Consider the listing below. Extract exactly the lines from the line containing "The researchers used" to the line containing "Given this setup, evaluate", both included.

+++

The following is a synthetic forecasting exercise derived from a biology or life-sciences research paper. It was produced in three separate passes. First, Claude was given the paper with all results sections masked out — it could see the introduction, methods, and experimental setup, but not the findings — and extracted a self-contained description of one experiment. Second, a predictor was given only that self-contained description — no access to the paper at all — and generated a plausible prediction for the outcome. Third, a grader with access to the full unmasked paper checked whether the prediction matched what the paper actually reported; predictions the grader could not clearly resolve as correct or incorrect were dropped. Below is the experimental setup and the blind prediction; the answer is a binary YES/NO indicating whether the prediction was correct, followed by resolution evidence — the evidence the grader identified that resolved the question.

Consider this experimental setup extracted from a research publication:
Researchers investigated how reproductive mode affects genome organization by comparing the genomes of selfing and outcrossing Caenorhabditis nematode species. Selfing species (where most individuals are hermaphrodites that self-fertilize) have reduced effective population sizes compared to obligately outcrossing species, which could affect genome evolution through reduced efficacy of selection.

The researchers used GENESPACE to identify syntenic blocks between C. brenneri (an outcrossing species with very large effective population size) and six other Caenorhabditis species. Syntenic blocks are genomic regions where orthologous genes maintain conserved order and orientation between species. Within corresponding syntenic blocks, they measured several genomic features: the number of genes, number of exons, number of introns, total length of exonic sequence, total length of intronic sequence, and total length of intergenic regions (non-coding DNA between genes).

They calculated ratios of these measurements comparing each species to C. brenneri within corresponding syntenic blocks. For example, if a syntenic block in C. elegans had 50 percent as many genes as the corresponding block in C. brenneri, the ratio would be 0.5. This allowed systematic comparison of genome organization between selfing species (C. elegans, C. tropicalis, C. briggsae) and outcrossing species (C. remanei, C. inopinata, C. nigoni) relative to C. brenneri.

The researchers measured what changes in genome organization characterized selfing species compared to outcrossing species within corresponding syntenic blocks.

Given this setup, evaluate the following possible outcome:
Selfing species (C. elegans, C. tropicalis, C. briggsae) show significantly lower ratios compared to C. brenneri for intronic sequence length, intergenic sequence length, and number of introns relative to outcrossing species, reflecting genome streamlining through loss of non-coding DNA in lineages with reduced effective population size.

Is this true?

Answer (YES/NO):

+++

— Task result —
The researchers used GENESPACE to identify syntenic blocks between C. brenneri (an outcrossing species with very large effective population size) and six other Caenorhabditis species. Syntenic blocks are genomic regions where orthologous genes maintain conserved order and orientation between species. Within corresponding syntenic blocks, they measured several genomic features: the number of genes, number of exons, number of introns, total length of exonic sequence, total length of intronic sequence, and total length of intergenic regions (non-coding DNA between genes).

They calculated ratios of these measurements comparing each species to C. brenneri within corresponding syntenic blocks. For example, if a syntenic block in C. elegans had 50 percent as many genes as the corresponding block in C. brenneri, the ratio would be 0.5. This allowed systematic comparison of genome organization between selfing species (C. elegans, C. tropicalis, C. briggsae) and outcrossing species (C. remanei, C. inopinata, C. nigoni) relative to C. brenneri.

The researchers measured what changes in genome organization characterized selfing species compared to outcrossing species within corresponding syntenic blocks.

Given this setup, evaluate the following possible outcome:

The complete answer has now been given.